📊

Understanding Chi-Square Tests

May 8, 2025

Unit 8: Inference for Categorical Data: Chi-Square

Chi-Square Test for Goodness-of-Fit

  • Goodness-of-Fit: Evaluate the fit of a theoretical distribution to observed data.
  • Null Hypothesis: The given theoretical distribution correctly describes the situation.
  • Chi-Square Statistic (𝜒²): Measures the sum of weighted differences between observed and expected frequencies.
    • The smaller the 𝜒²-value, the better the fit.
    • P-value: Probability of obtaining a 𝜒²-value as extreme as the one observed if the null hypothesis is true.
    • A large 𝜒²-value indicates a poor fit and leads to rejecting the null hypothesis.
  • Chi-Square Distribution:
    • Nonnegative values, not symmetric, skewed to the right.
    • Different distributions for different degrees of freedom (df).
    • Larger df results in a distribution closer to normal.

Example 8.1

  • Scenario: Distribution of liquor stores across four city regions.
  • Hypotheses:
    • H₀: Liquor stores are distributed according to region area percentages.
    • Hₐ: Distribution differs from region area percentages.
  • Procedure: Chi-square test for Goodness-of-fit.
  • Checks:
    • Random sample and expected values > 5.
    • Sample size < 10% of population.

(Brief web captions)

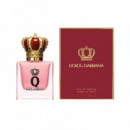 Q By D&g Edp  DOLCE & GABBANA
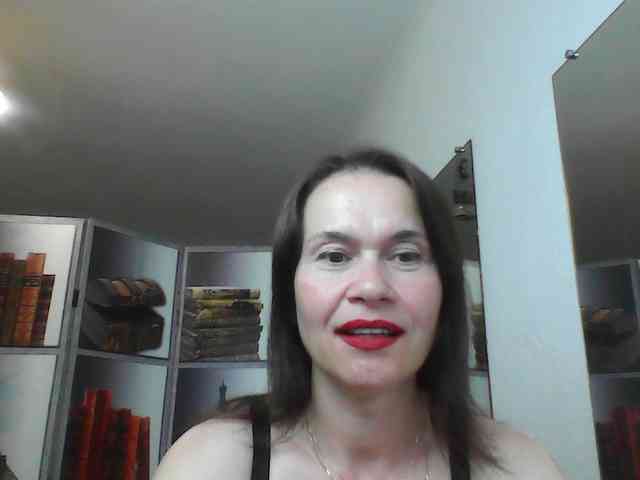 HelenMoo webcam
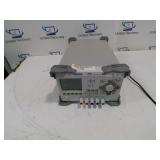 RIGOL DP811 PROGRAMMABLE DC POWER SUPPLY- POWER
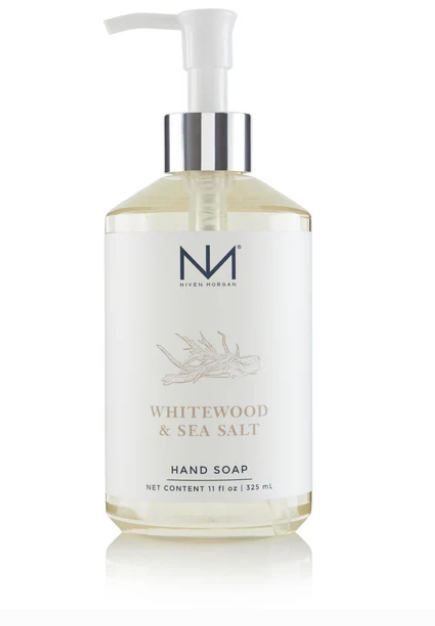 Niven Morgan Hand Soap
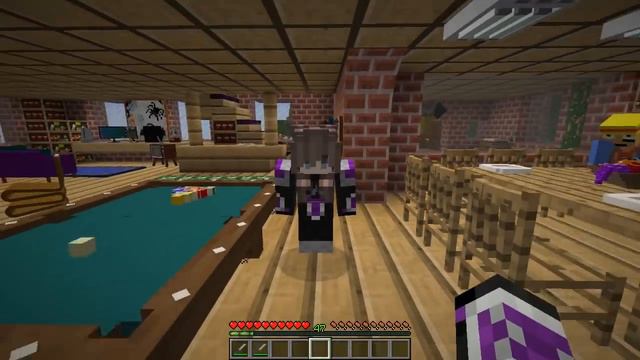 ¿¡MI AMIGO SE ACUESTA CON MI EX NOVIA!? | MINECRAFT TROLL смотреть онлайн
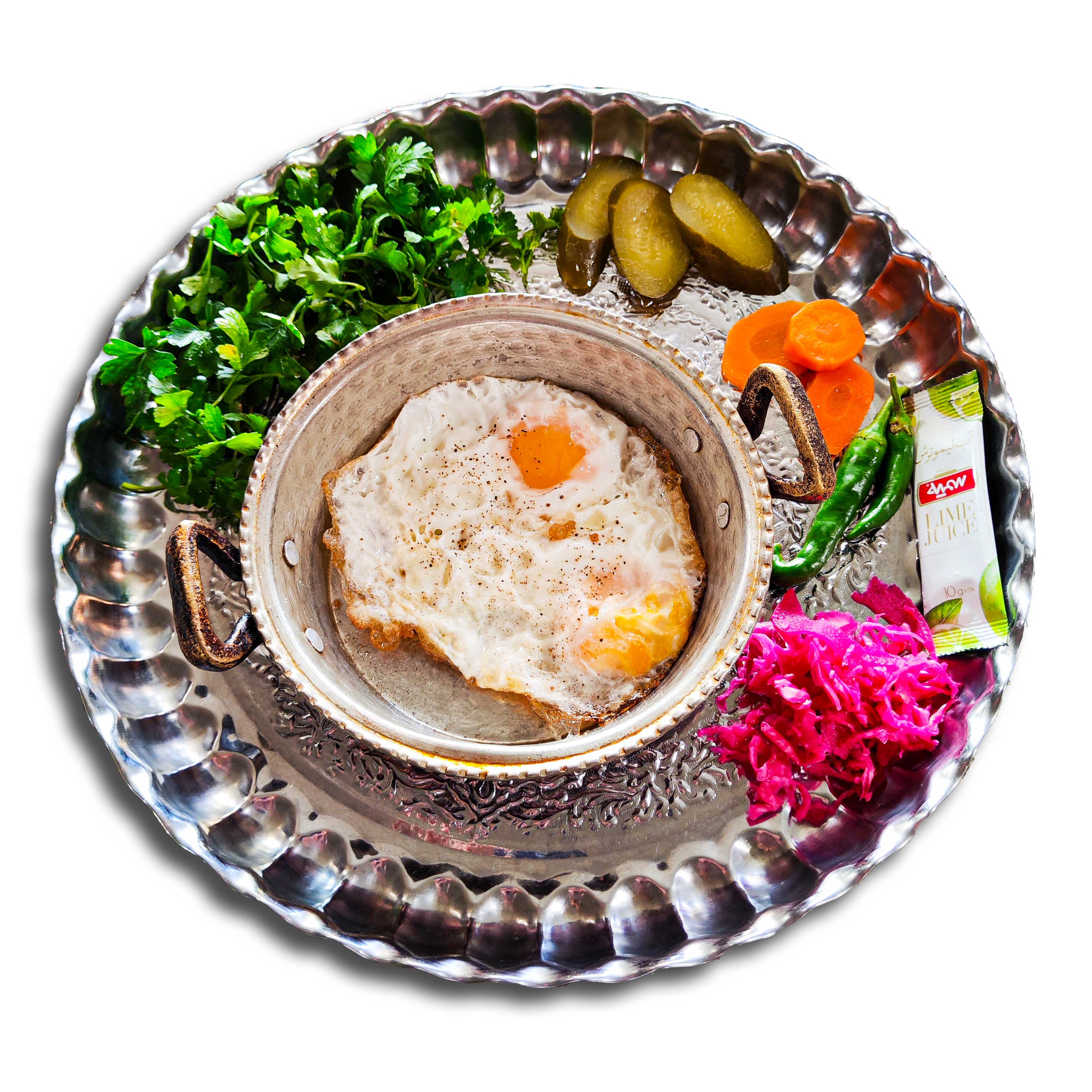 نیمرو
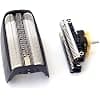 [Shaving Heads] 30B Aluminum Screen Blade Compatible with Braun 3 Series SmartControl 4000 Syncro Pro and 7000 TriControl Series 5495 7505 7520 7650 7540 7546 [Easy to Replace] - Image 7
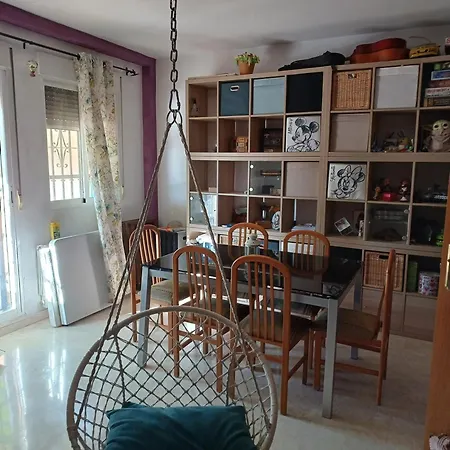 Casa Maria Séjour chez l'habitant *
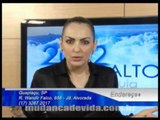 Programa Mudança de Vida Hoje -- 31/01/12
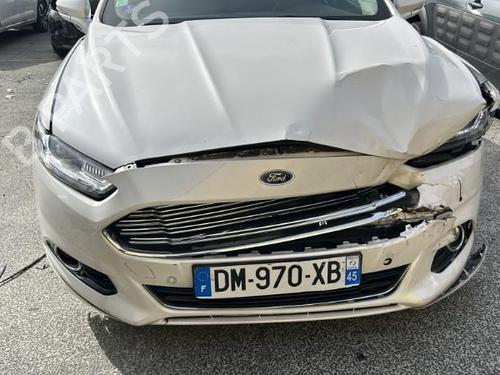 Steering rack FORD MONDEO V Saloon (CD) | BP19990179M22 - Image 8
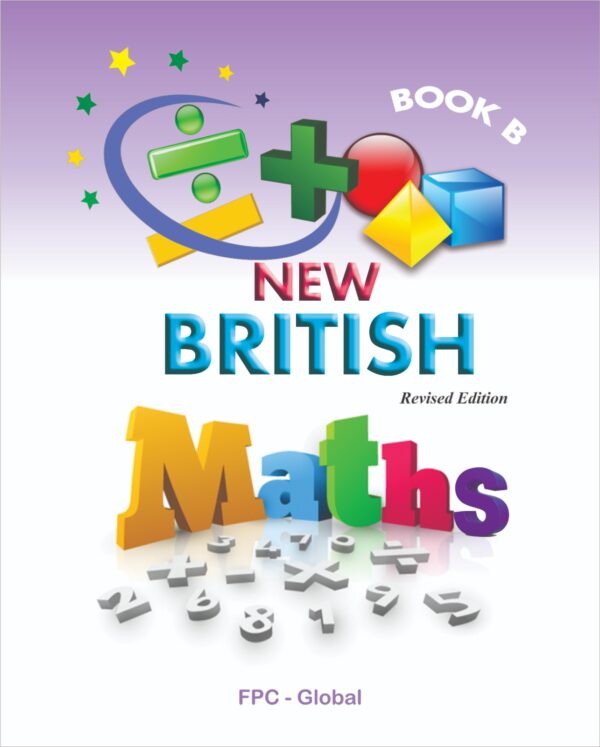 British mathematic book - Image 2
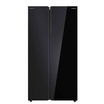 TOSHIBA ตู้เย็น ไซด์บายไซด์ ความจุ 25.1 คิว รุ่น GR-RS905WIA-PGTH(22)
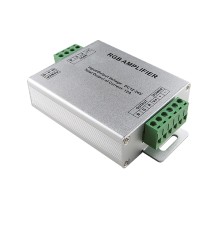 Усилитель LED RGB  Lightstar 410704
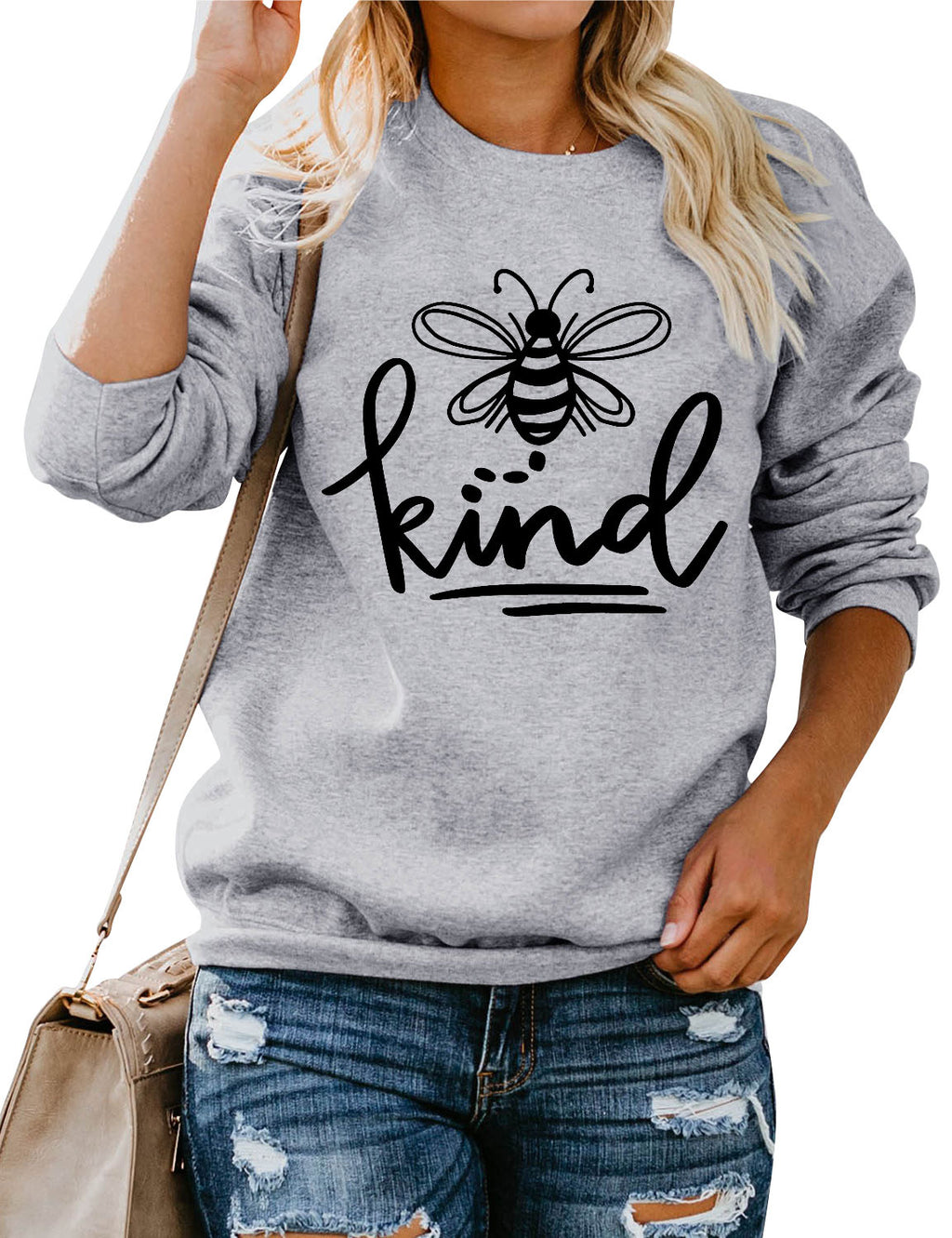 Pull grandes tailles personnalisé type Bee New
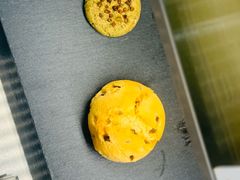 -喜茶(上海北外滩来福士店)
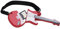 Tech One Tech PENDRIVE Guitarra Red One 32GB USB 2.0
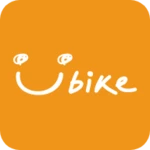 youbike android application logo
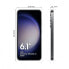 Фото #2 товара Смартфоны Samsung Galaxy S23 Чёрный 6,1" 128 Гб Octa Core 8 GB RAM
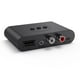 thumbnail image 3 of Adaptador receptor de sonido Bluetooth, receptor NFC Bluetooth 5,2 Receptor Bluetooth NFC Adaptador de sonido Bluetooth Altamente versátil, 3 of 8
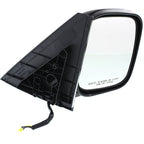 Set of 2 Heated Mirrors for Montero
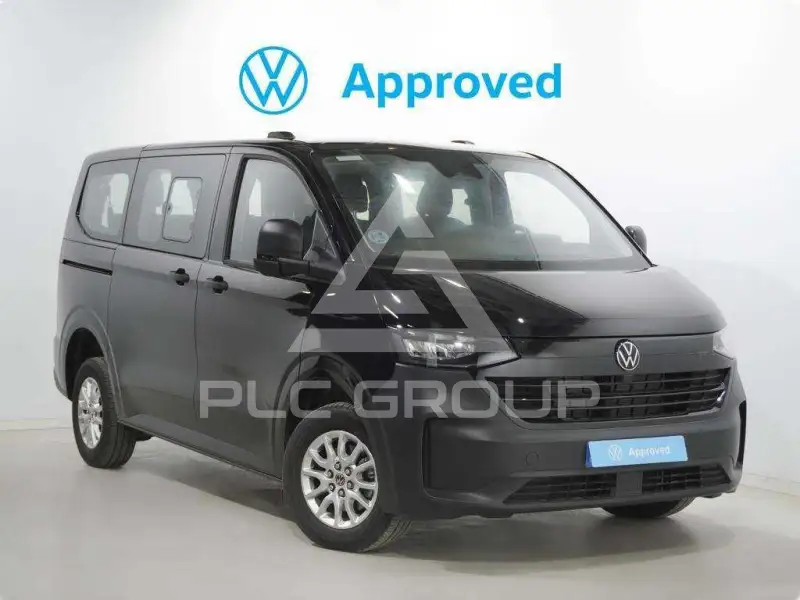 2025 Volkswagen T5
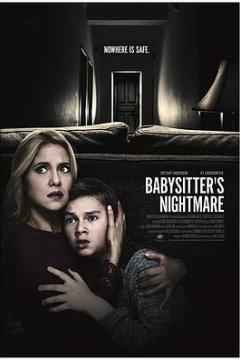 保姆之死 Babysitters Nightmare (2016)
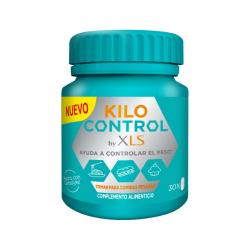 KILO CONTROL by XLS (30comp)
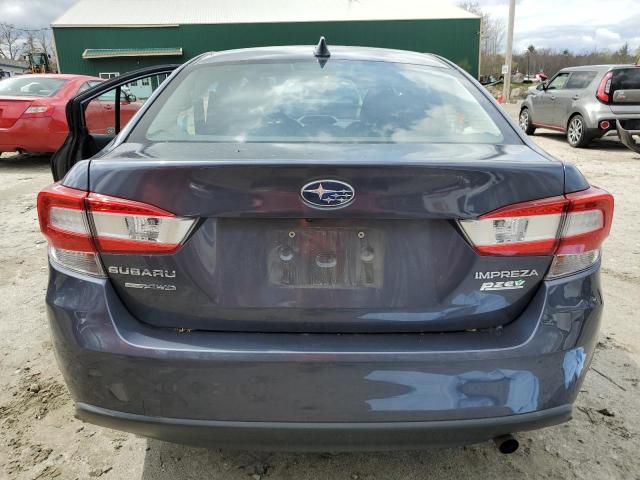 Photo 6 from auction – 2017 SUBARU IMPREZA PR with VIN 4S3GKAB61H3616364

_Work request A_. Transcribe everything in the chi-square notes from "Understanding Chi-Square Tests" down to "to observed data.".
_Work request B_. According to the chi-square notes, what happens to the chi-square distribution as the degrees of freedom get larger?
_Work request C_. Decide whether each statement agrees with the chi-square notes, answering yes or no and quoting the words that settle it: (i) The chi-square distribution is symmetric. (ii) A large χ²-value leads to rejecting the null hypothesis. (iii) Example 8.1 concerns liquor stores in four regions of a city.
Rely only on the chi-square notes to complete the work.

_Output A_.
Understanding Chi-Square Tests

May 8, 2025

Unit 8: Inference for Categorical Data: Chi-Square

Chi-Square Test for Goodness-of-Fit

  • Goodness-of-Fit: Evaluate the fit of a theoretical distribution to observed data.

_Output B_. The distribution becomes closer to normal.

_Output C_.
(i) No: "Nonnegative values, not symmetric, skewed to the right."
(ii) Yes: "A large 𝜒²-value indicates a poor fit and leads to rejecting the null hypothesis."
(iii) Yes: "Distribution of liquor stores across four city regions."